Wednesday 8 May 2024 | Written by Supplied | Published in Art, Entertainment, Features
Originally delivered in 2013, Film Raro2 is back from June to August 2024, thanks to the funding from the European Union via the ACP-EU Enhancing Capacity for the Sustainability of Cultural and Creative Industries in the Pacific Project (CCIP). The project provides support to artists and cultural producers from across the Pacific region.
Pasifika storyteller and cultural sustainability entrepreneur Stan Wolfgramm is the executive producer of Film Raro2.
Wolfgramm is holding a special session tomorrow, Thursday, May 9, at Te Ara Museum in Muri from 5pm to 6pm to explain “what the heck is Film Raro and why is it back”.
In a statement, Wolfgramm said, “today the Pacific is dealing with a second coming of colonisation through high-speed internet. The digital world allows everyone and anyone to invent narratives on all things Pacific. It erodes for us what is authentic”.
Film Raro2 is an initiative to capacity build and empower Pacific storytellers to tell their own digital stories and at the same time be the global conduit to share what Pacific stories are, with international filmmakers.
“The deeper the loss the more it hurts and the more it hurts the more people will stand for something better. We don’t want to stop the world from moving forward but we do want to take control of our story’s narrative, to tell our own story,” explained Wolfgramm.
According to a statement, Film Raro2 has launched its online call for entries to engage filmmakers and audiences around the globe. It is now taking entries to its “Pacific Paradise Film Challenge” to bring, all expenses paid, up to six film crews from around the world to Rarotonga to share knowledge and expertise in the process of making short films produced by locals.
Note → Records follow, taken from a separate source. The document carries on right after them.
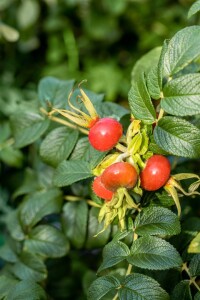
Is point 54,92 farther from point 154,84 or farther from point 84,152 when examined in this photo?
point 154,84

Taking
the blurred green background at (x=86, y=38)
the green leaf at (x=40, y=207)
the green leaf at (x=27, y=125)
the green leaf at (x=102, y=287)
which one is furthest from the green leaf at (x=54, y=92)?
the blurred green background at (x=86, y=38)

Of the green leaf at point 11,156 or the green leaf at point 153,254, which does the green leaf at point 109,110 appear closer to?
the green leaf at point 153,254

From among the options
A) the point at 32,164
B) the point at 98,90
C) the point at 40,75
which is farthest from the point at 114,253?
the point at 40,75

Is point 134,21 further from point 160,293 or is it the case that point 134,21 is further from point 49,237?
point 160,293

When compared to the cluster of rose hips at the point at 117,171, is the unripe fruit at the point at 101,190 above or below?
below

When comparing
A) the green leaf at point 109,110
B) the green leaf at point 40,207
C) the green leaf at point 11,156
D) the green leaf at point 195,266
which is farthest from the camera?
the green leaf at point 11,156

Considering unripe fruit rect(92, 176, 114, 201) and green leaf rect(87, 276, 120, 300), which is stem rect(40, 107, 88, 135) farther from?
green leaf rect(87, 276, 120, 300)
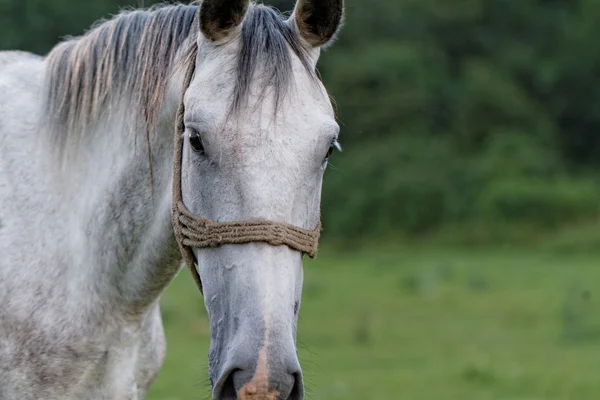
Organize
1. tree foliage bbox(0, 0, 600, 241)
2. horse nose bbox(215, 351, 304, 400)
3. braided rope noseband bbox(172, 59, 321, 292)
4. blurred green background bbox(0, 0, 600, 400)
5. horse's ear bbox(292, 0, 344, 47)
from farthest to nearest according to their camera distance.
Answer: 1. tree foliage bbox(0, 0, 600, 241)
2. blurred green background bbox(0, 0, 600, 400)
3. horse's ear bbox(292, 0, 344, 47)
4. braided rope noseband bbox(172, 59, 321, 292)
5. horse nose bbox(215, 351, 304, 400)

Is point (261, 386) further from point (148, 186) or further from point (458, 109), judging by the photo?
point (458, 109)

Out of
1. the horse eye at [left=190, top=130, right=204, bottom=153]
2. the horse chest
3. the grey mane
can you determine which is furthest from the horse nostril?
the grey mane

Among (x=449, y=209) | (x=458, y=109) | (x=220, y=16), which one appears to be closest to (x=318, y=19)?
(x=220, y=16)

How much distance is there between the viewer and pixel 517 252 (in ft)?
66.8

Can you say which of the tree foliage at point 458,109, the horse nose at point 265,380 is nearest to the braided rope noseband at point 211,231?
the horse nose at point 265,380

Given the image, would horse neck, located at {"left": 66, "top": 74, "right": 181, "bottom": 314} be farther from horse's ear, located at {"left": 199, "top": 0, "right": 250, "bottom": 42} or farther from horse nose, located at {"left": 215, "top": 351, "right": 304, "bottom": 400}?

“Anyone can enter. What producers are looking for are good stories,” the statement said.
“Despite pockets of disruption worldwide, the Pacific is still a major media headliner with climate change and geopolitics. But often hidden beneath the jostling powers speaking for the Pacific region, are the real voices of Pacific people whose ancestors first populated the world’s largest ocean.
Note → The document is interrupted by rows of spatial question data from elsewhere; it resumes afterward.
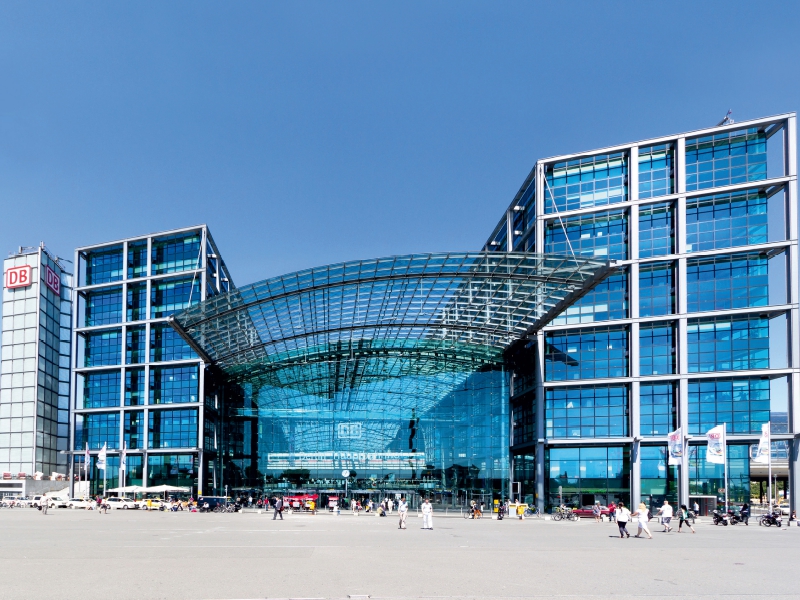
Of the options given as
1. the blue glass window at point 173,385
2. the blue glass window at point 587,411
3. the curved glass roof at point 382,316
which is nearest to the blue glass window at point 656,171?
the curved glass roof at point 382,316

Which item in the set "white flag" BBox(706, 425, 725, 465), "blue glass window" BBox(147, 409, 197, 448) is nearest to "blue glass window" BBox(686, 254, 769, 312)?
"white flag" BBox(706, 425, 725, 465)

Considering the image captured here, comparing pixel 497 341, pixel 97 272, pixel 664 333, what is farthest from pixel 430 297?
pixel 97 272

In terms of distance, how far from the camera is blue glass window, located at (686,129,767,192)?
63.1 meters

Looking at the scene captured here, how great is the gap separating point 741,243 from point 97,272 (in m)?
65.3

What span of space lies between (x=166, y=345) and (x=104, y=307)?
1006 centimetres

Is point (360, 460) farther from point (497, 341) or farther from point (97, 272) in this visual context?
point (97, 272)

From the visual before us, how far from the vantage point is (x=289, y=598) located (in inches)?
548

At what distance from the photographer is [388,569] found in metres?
18.6

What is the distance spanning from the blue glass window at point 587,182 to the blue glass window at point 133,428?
4729cm

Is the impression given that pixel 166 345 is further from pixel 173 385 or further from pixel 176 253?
pixel 176 253

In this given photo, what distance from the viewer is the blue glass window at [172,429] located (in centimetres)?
8394

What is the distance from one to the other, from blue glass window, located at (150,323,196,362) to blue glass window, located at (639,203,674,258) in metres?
45.3

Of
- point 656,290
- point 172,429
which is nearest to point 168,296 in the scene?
point 172,429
“At stake for them is more than superpower issues and climate disasters, at stake for them is the essence of who they are as they face the loss of their identity, their languages, their history, and their culture.
“For some citizens of the world, a blank page is acceptable but not for Pacific communities whose culture connects them to ancestral lines, lands, seas, and a perspective of living in the past, present, and future.”